Activity –
All the entries, exactly as they read, must be written out again.

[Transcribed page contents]
_ _ _ _ _

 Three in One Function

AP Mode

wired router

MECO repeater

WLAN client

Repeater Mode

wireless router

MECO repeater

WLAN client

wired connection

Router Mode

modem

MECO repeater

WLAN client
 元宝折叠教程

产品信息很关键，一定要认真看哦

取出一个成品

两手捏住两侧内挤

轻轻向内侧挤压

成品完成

_ _ _ _ _

Answer box –
 Three in One Function

AP Mode

wired router

MECO repeater

WLAN client

Repeater Mode

wireless router

MECO repeater

WLAN client

wired connection

Router Mode

modem

MECO repeater

WLAN client
 元宝折叠教程

产品信息很关键，一定要认真看哦

取出一个成品

两手捏住两侧内挤

轻轻向内侧挤压

成品完成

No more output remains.